ÜÇÜNCÜ BÖLÜM
Allah’ın İsim ve Sıfatları Hakkında Ehl-i Sünnet’in Yolu
Ehl-i Sünnet ve’l-Cemâat; Peygamber -Sallallâhu aleyhi ve sellem-’in sünnetine (yoluna) sımsıkı sarılmanın, sözde, işte ve inançta açık ve gizli olarak O’nun sünnetiyle amel etmenin gereği üzerinde birleşmiş topluluktur.
Ehl-i Sünnet’in, Allah’ın isim ve sıfatları hakkındaki yolu şöyledir:9
1- İspat (Olumlu Sıfatlar) Hakkındaki Yolu: Allah’ın kendisi için kitabında ya da Rasûlü -Sallallâhu aleyhi ve sellem-’in dilinde O’nun hakkında bildirmiş olduğu sıfatları, ne herhangi bir tahrîf ve ta’tîle, ne de herhangi bir tekyîf ve temsîle10 kaçmaksızın olduğu gibi saptayarak kabul etmektir.11
2- Nefy (Olumsuz Sıfatlar) Hakkındaki Yolu: Allah’ın kendisi için kitabında veya Rasûlü -Sallallâhu aleyhi ve sellem-’in dilinde O’nun hakkında reddettiği sıfatları kabul etmemek ve Allah’ın, bunların karşıtı olan en mükemmel sıfatlarla niteliği olduğuna inanmaktır.

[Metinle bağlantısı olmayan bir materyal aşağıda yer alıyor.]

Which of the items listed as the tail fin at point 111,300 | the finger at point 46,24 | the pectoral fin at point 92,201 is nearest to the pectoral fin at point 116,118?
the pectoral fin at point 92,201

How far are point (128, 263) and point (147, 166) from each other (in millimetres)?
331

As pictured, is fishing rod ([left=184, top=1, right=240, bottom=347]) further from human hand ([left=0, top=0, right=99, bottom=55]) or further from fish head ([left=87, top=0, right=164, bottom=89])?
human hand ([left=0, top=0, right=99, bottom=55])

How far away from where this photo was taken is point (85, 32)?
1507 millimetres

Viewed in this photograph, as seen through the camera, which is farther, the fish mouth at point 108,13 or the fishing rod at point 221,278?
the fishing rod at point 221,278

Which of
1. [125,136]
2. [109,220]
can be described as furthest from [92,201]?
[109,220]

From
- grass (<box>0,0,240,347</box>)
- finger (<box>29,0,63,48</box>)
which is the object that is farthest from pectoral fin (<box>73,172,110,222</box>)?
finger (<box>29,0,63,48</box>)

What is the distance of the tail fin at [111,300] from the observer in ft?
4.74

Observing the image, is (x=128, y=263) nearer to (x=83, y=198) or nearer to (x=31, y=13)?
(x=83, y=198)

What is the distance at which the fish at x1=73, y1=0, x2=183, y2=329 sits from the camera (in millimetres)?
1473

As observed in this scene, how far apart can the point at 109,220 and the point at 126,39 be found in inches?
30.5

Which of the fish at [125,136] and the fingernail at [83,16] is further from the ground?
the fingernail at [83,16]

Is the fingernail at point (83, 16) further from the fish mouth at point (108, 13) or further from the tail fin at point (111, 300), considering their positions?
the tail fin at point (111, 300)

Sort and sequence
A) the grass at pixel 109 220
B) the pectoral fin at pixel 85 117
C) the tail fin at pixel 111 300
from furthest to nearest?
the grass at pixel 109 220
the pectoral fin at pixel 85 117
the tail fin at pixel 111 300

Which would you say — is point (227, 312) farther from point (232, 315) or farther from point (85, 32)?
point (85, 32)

3- Cisim,12 yer tutma,13 yön14 ve benzerleri gibi insanların ayrılığa düştükleri, haklarında olumsuz ya da olumlu yönde bir kanıtın gelmediği sıfatlarda ise Ehl-i Sünnet’in yolu şudur:
Haklarında olumlu (ispat) ya da olumsuz (nefy) yönde bir kanıt gelmediği için bu tür sözler hakkında bir şey söylemeyerek ispat ve nefye kalkışmazlar. Bu tür sıfatların anlamlarına gelince, bunlar hakkında şöyle bir ayrıntılı açıklamada bulunurlar: Eğer bunlarla Allah’ın kendisini tenzîh ettiği bâtıl bir anlam kastedilmişse onu reddederler, yok eğer Allah hakkında imkansız olmayan hak (doğru) bir anlam kastedilmişse onu kabul ederler.

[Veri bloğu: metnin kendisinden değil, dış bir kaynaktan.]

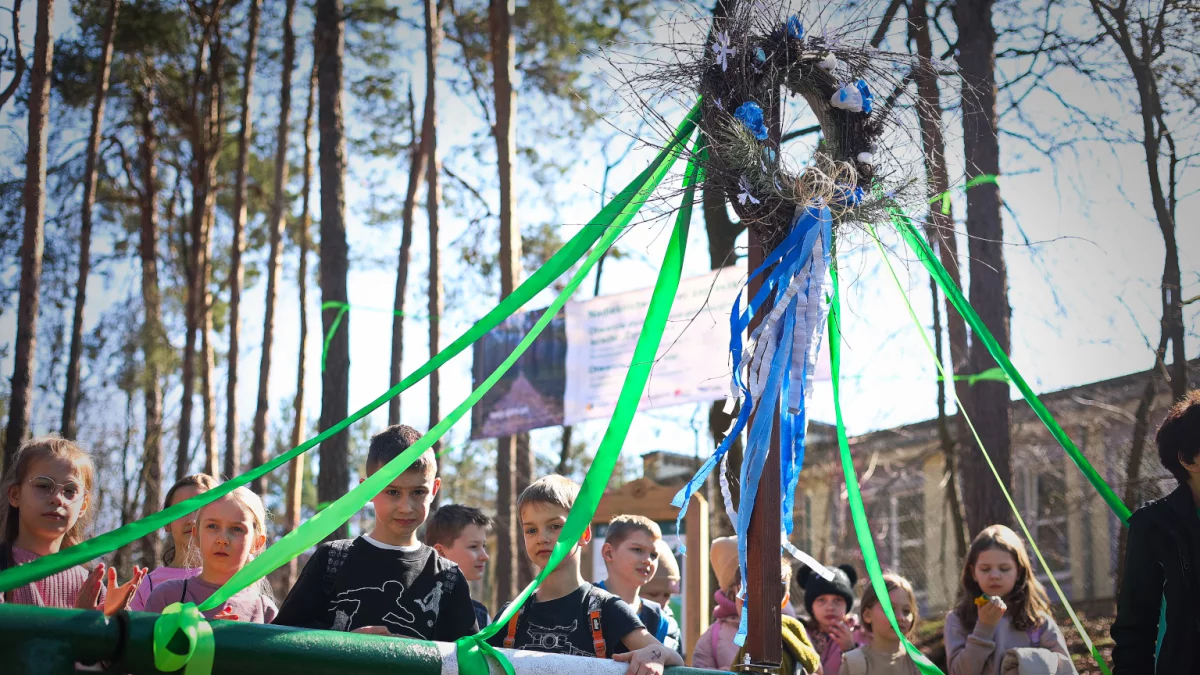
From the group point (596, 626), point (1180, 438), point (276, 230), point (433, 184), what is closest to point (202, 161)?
point (276, 230)

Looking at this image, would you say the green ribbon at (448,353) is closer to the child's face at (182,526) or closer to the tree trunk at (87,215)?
the child's face at (182,526)

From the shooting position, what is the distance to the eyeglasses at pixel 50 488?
3311 mm

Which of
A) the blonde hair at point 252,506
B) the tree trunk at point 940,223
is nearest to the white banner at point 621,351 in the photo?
the tree trunk at point 940,223

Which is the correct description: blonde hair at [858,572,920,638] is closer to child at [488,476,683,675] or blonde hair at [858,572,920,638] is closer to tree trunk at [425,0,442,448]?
child at [488,476,683,675]

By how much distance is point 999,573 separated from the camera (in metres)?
4.20

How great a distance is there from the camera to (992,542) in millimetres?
4254

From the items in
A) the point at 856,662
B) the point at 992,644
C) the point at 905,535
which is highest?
the point at 992,644

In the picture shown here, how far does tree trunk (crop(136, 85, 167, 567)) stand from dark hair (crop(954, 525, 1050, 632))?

İşte uyulması gereken yol budur. Bu, ta’tîl ehli ile temsîl ehli arasındaki orta yoldur. Bu yolun gerekliliğini akıl ve nakil kanıtlamaktadır:
Aklın Kanıtı: Akıl, Allah-u Teâlâ için gerekli, câiz ve imkansız şeylerin ancak nakil yoluyla öğrenilebileceğini bilir. İşte bundan dolayı, bu konuda naklin; Allah için saptadığı sıfatları saptamak ve O’na uygun görmediği sıfatları reddetmek gerektiği gibi hakkında hiçbir şey söylemediği hususlarda da susarak nakle uymak gerekir.
Naklin Kanıtı: Bu konuda yalnız nakle başvurmanın zorunluluğunu Allah’ın şu buyrukları kanıtlamaktadır:
1- “En güzel isimler (el-esmâü’l-hüsnâ) Allah’ındır. O halde O’na o güzel isimlerle dua edin. Onun isimleri hakkında eğri yola (ilhâda) sapanları bırakın. Onlar yapmakta olduklarının (yâni ilhâdlarının) cezasına çarptırılacaklardır.” (A’râf, 180)
2- “O’nun benzeri hiçbir şey yoktur. O işitendir, görendir.” (Şûrâ, 11)
3- “Hakkında bilgin bulunmayan şeylerin ardına düşme.” (İsrâ, 36)
İlk ayet, tahrîf ve ta’tîle kaçmadan Allah’ın bildirdiği sıfatları kabul etmenin gereğini gösterir. Çünkü tahrîf ve ta’tîl, ilhâdın pek çok şeklinden yalnızca ikisidir.15
İkinci ayet, temsîli reddetmenin gerekliliğini gösterir.
Üçüncü ayet, tekyîfi reddetmenin gerekliliğiyle, hakkında olumlu ya da olumsuz bir şeyin gelmediği hususlarda susmanın gerekliliğini gösterir.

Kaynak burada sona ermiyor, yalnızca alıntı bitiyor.